A number of states offer discounts on workers’ compensation insurance for drug-free workplace programs or effective safety programs and performance.
Drug-Free Workplace Discounts
According to LHSFNA Health Promotion Division Director Kitty Conlan, “Well-designed drug-free workplace programs are a means to help contractors address the issue of substance abuse while encouraging workers to change behaviors. As a result, several states allow workers’ comp discounts for companies that adopt these programs.”
Ohio is one state that allows discounts for drug-free workplace programs, but the option was seldom pursued until the state’s Bureau of Workers’ Compensation (BWC) offered a $200,000 grant for the development of a drug-free workplace training program.
“Suddenly, we had a lot of interest among employers,” says LIUNA Local 310 Secretary Treasurer John Kilbane, “and the Union Construction Industry Partnership (UCIP) started investigating options.” The UCIP is a three year-old labor-management collaboration among the building trades unions and contractor associations in the Cleveland area.
“When it came to drug-free workplace training, none of us knew where to start,” Kilbane explains, “but I knew the health and safety fund dealt with these issues. I contacted Kitty and discovered that the Fund had, on hand, materials and a curriculum. I was quite impressed, seeing how advanced LIUNA’s program is compared to anything that anyone else had to offer. UCIP decided, right there, to adopt the Fund’s materials for its program.”
In the Cleveland area, LIUNA Local 310 had been the first of the building trades unions to establish a drug-free workplace program through a collective bargaining agreement. “Other trades were reluctant, knowing the sensitivities around the issue,” says Kilbane. Now, however, based on the clarity of the LHSFNA program, 11 of the 16 trades have signed on to the UCIP program, and only the Carpenters, among the larger crafts, are not participating.
The program will require annual drug testing for all employees and random, computer-generated testing of 25 percent of employees sometime during each year.
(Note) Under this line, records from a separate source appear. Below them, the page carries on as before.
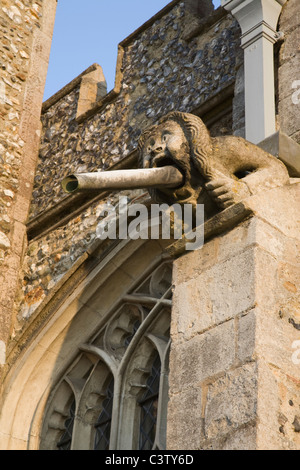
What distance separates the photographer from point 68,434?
20.0ft

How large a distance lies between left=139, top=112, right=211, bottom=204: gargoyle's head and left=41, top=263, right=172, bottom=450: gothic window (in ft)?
7.24

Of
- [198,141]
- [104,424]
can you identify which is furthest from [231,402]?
[104,424]

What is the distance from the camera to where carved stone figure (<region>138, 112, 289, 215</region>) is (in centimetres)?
329

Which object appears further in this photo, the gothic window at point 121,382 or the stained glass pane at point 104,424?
the stained glass pane at point 104,424

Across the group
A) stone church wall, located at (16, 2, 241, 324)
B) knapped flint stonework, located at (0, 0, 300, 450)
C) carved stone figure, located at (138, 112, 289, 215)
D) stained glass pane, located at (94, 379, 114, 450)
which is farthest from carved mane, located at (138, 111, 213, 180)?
stained glass pane, located at (94, 379, 114, 450)

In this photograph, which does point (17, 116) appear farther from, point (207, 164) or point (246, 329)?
point (246, 329)

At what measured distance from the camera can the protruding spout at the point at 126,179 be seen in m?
3.22

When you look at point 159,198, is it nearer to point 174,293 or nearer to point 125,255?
point 174,293

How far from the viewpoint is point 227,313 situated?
297cm

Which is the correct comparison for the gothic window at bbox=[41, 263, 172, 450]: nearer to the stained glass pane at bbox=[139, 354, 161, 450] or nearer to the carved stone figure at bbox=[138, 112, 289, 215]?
A: the stained glass pane at bbox=[139, 354, 161, 450]

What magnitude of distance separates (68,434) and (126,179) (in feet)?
10.7

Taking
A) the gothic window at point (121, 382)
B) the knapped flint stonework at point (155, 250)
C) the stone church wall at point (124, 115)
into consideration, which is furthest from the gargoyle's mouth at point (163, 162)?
the stone church wall at point (124, 115)

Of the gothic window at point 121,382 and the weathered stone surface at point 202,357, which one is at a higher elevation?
the gothic window at point 121,382

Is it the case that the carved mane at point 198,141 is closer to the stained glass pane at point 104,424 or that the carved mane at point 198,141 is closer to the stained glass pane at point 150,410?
the stained glass pane at point 150,410
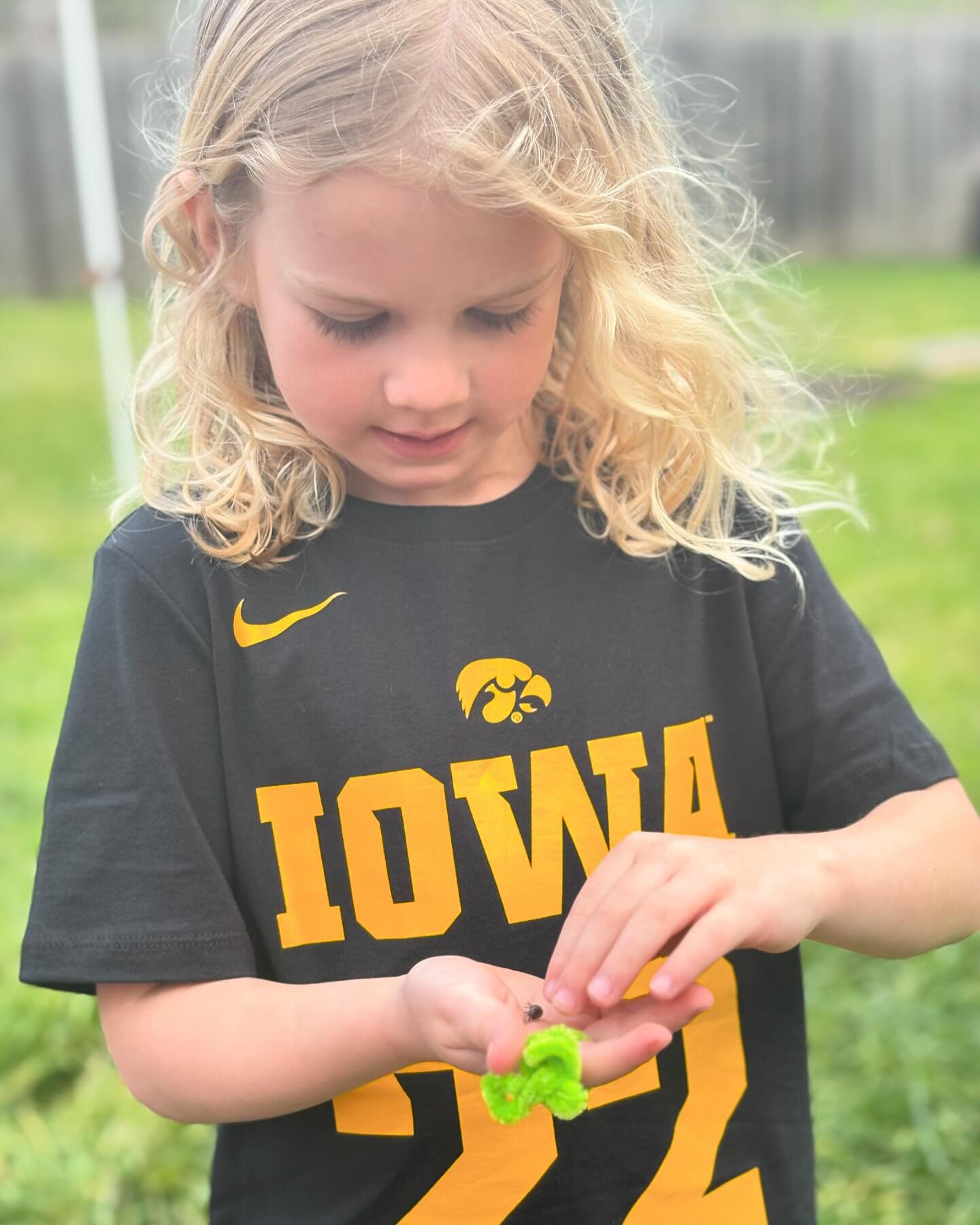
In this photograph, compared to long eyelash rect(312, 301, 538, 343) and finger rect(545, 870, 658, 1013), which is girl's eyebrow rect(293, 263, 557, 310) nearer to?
long eyelash rect(312, 301, 538, 343)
The tests will be urine tests, conducted at worksites.
In addition, the BWC program requires fours hours of annual training for supervisors and two hours for all rank-and-file members. Conlan and other members of the LHSFNA staff will direct the train-the-trainer sessions to establish the local capacity to conduct the on-going training of workers and supervisors. The program is scheduled to begin this month.
Currently, nine states-Alabama, Arkansas, Florida, Georgia, Idaho, Mississippi, Ohio, South Carolina and Tennessee-allow drug-free workplace discounts.
Another seven states-Alaska, Maine, Michigan, Montana, Ohio, Texas and Wyoming-allow discounts for safety performance or for the establishment of safety programs.
“Improved safety performance doesn’t just happen,” says George Macaluso, Associate Director of the LHSFNA Occupational Safety and Health Division. “It’s the result of company and site-specific safety programs, joint labor-management safety committees, effective training, frequent walk-throughs and constant re-evaluation. That sounds like a lot, but, actually, it’s not that hard to do. Once an employer starts, if he’s in a state with discounts, his premiums will fall. Plus, the employer’s X-Mod will begin to drop, and that’ll lead to an even more substantial cut in premiums.”
It is also a fact that companies with good safety records gain private “good customer” discounts from their insurers.
Conlon and Macaluso are available to signatory employers to help design and implement programs that can garner drug-free workplace and safety discounts.